→ SET PROBLEM:
In the items between the line holding "What is the distance between" and the line holding "What amount of", inclusive, change "tinted window" to "darkened window". Give those lines again with nothing else altered.

- - -

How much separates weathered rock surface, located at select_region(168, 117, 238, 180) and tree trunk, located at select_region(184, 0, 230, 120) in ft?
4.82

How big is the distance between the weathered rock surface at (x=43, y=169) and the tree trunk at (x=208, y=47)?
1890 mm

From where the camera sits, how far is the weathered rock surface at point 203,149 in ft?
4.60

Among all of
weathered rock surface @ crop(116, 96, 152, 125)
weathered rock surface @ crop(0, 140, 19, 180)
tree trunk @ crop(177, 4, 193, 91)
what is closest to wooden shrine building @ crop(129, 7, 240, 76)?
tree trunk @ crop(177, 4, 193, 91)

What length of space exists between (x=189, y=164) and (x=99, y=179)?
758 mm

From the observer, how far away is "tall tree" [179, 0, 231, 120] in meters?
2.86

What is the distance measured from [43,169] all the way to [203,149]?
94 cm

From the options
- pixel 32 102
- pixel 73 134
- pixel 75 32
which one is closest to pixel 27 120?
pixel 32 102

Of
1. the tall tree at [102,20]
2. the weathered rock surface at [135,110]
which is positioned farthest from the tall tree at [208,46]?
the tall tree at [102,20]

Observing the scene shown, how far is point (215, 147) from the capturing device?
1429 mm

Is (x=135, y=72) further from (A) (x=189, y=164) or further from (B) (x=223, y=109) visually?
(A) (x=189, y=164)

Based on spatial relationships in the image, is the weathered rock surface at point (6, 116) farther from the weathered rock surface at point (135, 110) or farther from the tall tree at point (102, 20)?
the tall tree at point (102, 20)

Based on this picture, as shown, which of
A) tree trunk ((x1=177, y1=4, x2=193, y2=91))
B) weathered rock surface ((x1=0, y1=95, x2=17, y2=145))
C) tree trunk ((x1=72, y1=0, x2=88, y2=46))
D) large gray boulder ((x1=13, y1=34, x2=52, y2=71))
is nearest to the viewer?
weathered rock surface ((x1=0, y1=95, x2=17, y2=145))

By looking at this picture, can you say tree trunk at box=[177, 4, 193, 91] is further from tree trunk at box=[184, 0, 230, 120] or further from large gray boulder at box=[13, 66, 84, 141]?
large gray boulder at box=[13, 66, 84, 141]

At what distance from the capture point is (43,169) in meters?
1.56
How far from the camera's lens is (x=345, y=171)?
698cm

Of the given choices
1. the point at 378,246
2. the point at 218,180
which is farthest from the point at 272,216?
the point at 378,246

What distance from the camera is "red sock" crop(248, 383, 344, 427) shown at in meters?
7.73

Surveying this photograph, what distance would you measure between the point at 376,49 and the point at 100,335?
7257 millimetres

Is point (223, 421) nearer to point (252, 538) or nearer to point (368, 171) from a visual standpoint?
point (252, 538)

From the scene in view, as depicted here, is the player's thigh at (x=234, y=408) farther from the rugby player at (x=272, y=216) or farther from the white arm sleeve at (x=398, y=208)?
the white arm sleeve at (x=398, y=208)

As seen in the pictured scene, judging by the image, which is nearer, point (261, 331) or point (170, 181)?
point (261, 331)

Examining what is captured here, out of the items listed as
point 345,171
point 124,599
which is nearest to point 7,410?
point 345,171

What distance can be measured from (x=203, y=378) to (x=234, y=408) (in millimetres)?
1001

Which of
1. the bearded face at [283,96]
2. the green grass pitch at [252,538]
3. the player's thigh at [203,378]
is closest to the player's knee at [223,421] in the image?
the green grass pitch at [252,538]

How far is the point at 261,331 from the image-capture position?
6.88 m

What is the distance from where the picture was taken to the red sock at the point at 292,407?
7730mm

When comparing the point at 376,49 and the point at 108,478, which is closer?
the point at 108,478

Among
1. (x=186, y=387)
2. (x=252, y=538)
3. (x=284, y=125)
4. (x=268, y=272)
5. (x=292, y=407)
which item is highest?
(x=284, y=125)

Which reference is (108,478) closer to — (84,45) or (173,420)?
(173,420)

- - -

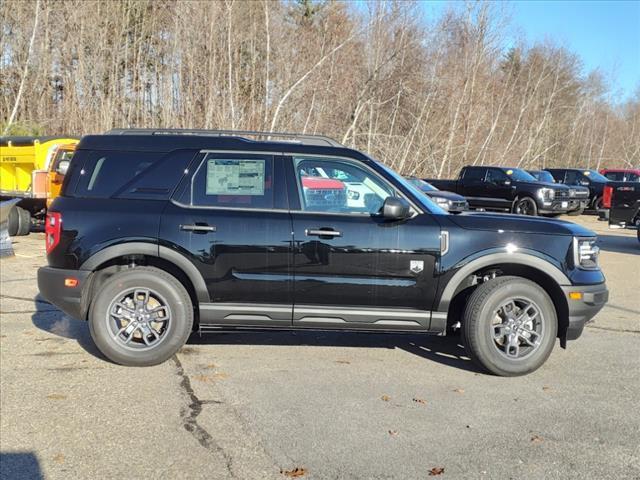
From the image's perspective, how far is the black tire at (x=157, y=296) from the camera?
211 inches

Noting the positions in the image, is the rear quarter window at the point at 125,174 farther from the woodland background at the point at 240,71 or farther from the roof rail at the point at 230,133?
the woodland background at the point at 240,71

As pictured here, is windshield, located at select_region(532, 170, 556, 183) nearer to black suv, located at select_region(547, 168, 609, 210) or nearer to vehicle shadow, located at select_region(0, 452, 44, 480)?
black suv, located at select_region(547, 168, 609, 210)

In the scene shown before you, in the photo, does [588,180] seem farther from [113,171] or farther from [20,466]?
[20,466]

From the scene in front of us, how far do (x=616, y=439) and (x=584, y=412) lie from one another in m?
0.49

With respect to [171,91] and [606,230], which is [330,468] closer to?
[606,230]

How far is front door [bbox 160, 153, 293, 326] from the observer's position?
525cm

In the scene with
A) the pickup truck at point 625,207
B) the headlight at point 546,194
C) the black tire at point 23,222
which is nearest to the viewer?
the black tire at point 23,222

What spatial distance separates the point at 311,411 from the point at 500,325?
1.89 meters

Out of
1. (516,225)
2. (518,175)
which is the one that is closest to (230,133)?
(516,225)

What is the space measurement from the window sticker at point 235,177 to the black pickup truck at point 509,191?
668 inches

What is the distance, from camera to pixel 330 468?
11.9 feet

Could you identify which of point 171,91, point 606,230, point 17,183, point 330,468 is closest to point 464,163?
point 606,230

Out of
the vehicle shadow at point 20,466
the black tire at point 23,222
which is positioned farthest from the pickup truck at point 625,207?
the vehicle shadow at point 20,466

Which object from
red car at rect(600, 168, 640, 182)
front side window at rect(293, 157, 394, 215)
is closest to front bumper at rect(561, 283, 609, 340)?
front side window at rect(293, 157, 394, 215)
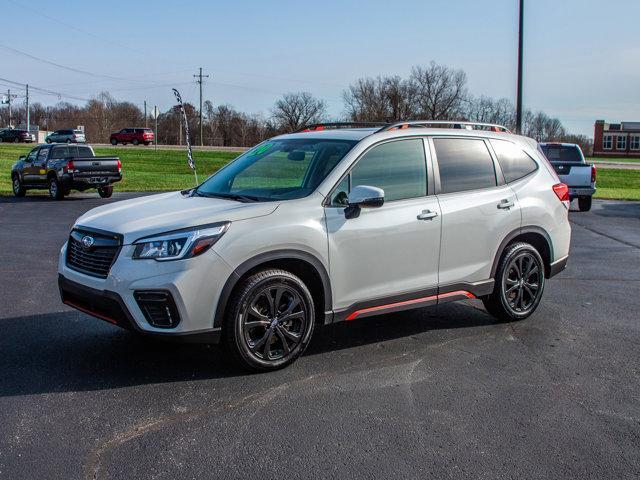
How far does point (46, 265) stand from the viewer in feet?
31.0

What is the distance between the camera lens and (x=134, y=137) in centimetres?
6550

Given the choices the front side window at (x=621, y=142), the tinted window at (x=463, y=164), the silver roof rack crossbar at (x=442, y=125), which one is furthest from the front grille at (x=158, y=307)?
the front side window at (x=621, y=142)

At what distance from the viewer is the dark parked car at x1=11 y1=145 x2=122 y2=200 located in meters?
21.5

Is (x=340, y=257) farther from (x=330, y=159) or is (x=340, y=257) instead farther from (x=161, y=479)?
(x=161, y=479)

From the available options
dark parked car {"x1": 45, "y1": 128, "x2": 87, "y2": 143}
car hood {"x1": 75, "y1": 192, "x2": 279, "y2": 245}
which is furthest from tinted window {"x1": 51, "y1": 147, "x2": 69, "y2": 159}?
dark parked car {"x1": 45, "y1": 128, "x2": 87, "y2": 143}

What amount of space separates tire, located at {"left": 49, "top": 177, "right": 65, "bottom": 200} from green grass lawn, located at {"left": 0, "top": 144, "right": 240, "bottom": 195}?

- - -

→ ANSWER IN FULL:
What is the distance between the camera lens and (x=134, y=137) in centimetres?
6550

Given the choices the front side window at (x=621, y=142), the darkened window at (x=463, y=164), the silver roof rack crossbar at (x=442, y=125), which one is furthest from the front grille at (x=158, y=307)?
the front side window at (x=621, y=142)

At what distance from the viewer is the dark parked car at x1=11 y1=145 x2=122 y2=200 located in meters?
21.5

Is (x=340, y=257) farther from (x=330, y=159) or is (x=340, y=257) instead farther from (x=161, y=479)?
(x=161, y=479)

From the available options
dark parked car {"x1": 45, "y1": 128, "x2": 87, "y2": 143}
car hood {"x1": 75, "y1": 192, "x2": 279, "y2": 245}
which is furthest from darkened window {"x1": 51, "y1": 147, "x2": 69, "y2": 159}?
dark parked car {"x1": 45, "y1": 128, "x2": 87, "y2": 143}

What amount of space separates tire, located at {"left": 49, "top": 177, "right": 65, "bottom": 200} from green grass lawn, located at {"left": 0, "top": 144, "right": 240, "bottom": 195}?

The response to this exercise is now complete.